But looking down out cliff, I see a house-spout
emitting steadily rain-water which curves, then
falls adding a stalactite crystal-grey
to now yellowed stalagmites beyond of Lombardy
poplars unbending, long in a river-bordering line dead straight

Heaney’s rural Derry, Grigson’s riverside France, are not only geographically but temperamentally remote from Alan Brownjohn’s territory, in which (in ‘A 202’) he goes.

Journeying between wired-off bombed lots glossy
                With parked Consuls, making diversions
Round bus depots and draggled estates
In circumlocutory One-Ways,
Netting aquaria in crammed pet store windows,
                Skirting multi-racial bingo queues...

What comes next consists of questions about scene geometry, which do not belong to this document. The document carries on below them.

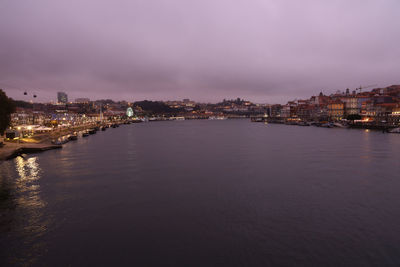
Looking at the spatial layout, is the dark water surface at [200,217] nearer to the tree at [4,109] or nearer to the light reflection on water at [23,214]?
the light reflection on water at [23,214]

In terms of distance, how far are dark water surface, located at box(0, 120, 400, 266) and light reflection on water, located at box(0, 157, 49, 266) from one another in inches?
1.6

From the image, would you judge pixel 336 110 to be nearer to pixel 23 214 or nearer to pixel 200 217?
pixel 200 217

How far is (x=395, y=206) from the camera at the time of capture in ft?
36.1

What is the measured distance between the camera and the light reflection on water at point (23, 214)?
24.9ft

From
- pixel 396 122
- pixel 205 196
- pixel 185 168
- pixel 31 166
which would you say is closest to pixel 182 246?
pixel 205 196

To call it Larkin country is simply shorthand, drawing attention to the fact that both Larkin and Brownjohn write from the England that’s readily recognisable to most of us. What Brownjohn does with it is very different. Where Larkin is concerned with precise though resonant recording of moods (much more emotionally than he is generally given credit for), Brownjohn is intent on thinking in verse; there is a strong thread of prose argument. Thus ‘The Clouds’ begins:

The craftsmen in my line bred out.
I drive, but could I mend a fuse.
My father handled founts of words
My brain would catch and fingers lose.

I find fair excuse, to serve:
There has, in our society,
Been ‘social change’, which makes these skills
Much less of a necessity.

The poem delicately and skilfully goes on to develop the debate from there, but already the danger is apparent: that prose argument can easily slide into the prosaic. And Brownjohn, for all his sensitive and scrupulous intelligence, too often lets this happen.

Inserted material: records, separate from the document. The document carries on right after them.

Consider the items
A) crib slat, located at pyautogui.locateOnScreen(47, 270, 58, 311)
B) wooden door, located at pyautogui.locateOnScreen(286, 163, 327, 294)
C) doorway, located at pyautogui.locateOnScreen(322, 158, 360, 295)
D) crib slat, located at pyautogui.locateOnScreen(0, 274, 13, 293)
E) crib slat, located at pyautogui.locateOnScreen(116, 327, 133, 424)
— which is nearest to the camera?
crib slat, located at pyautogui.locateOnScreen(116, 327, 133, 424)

It doesn’t matter – is, indeed, part of the dry humour – in such lighter poems as ‘Somehow’ (which ‘satirises not the provinces but a certain provincial habit of mind’) and the trouvailles of ‘Common Sense’; but it runs to tediousness in ‘Winter Appointment’ – yet another poem about going to the dentist, a theme which by now seems ready for some barrel-scraping editor to make an anthology of. But I’m grateful for the observant and fine-drawn insights throughout Sandgrains on a Tray, that power which Brownjohn (in a memorial poem on Verson Watkins) isolates as giving ‘all quirks and details a sort of odd wonder.’

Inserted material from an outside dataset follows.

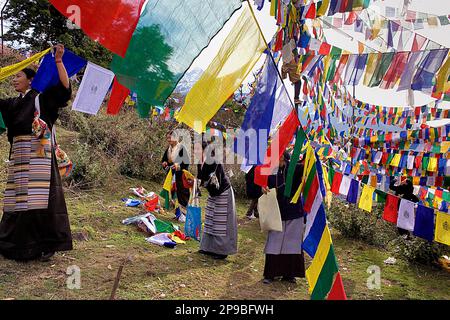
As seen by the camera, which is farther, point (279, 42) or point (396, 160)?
point (396, 160)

It seems to me that in his poems Robert Conquest’s problem has always been to get his intelligence and his impulses to mesh. You can see it in his first and second books (Poems, 1955, and Between Mars and Venus, 1962): the successful pieces are those in which you recognise that a warm rush of feeling has suddenly suffused the bony intellectuality and the poet has stopped frigidly cogitating on ‘art’ and ‘verse’. This is true of the new book too, in which some sort of ratio could be worked out showing the more warmly ‘the thing seen’ in the foreground, the better the poem. Examples are ‘Existences: Zurich’, ‘Far West’, and ‘Then’ – this last a well-focused wartime memory, handled with greater relaxation than Conquest generally allows himself. I wish, too, he would give his sense of the ridiculous (particularly the sexually ridiculous) greater scope: it winks out from ‘Revue Bar Strip’, but the taste for imported abstractions too often seems to win.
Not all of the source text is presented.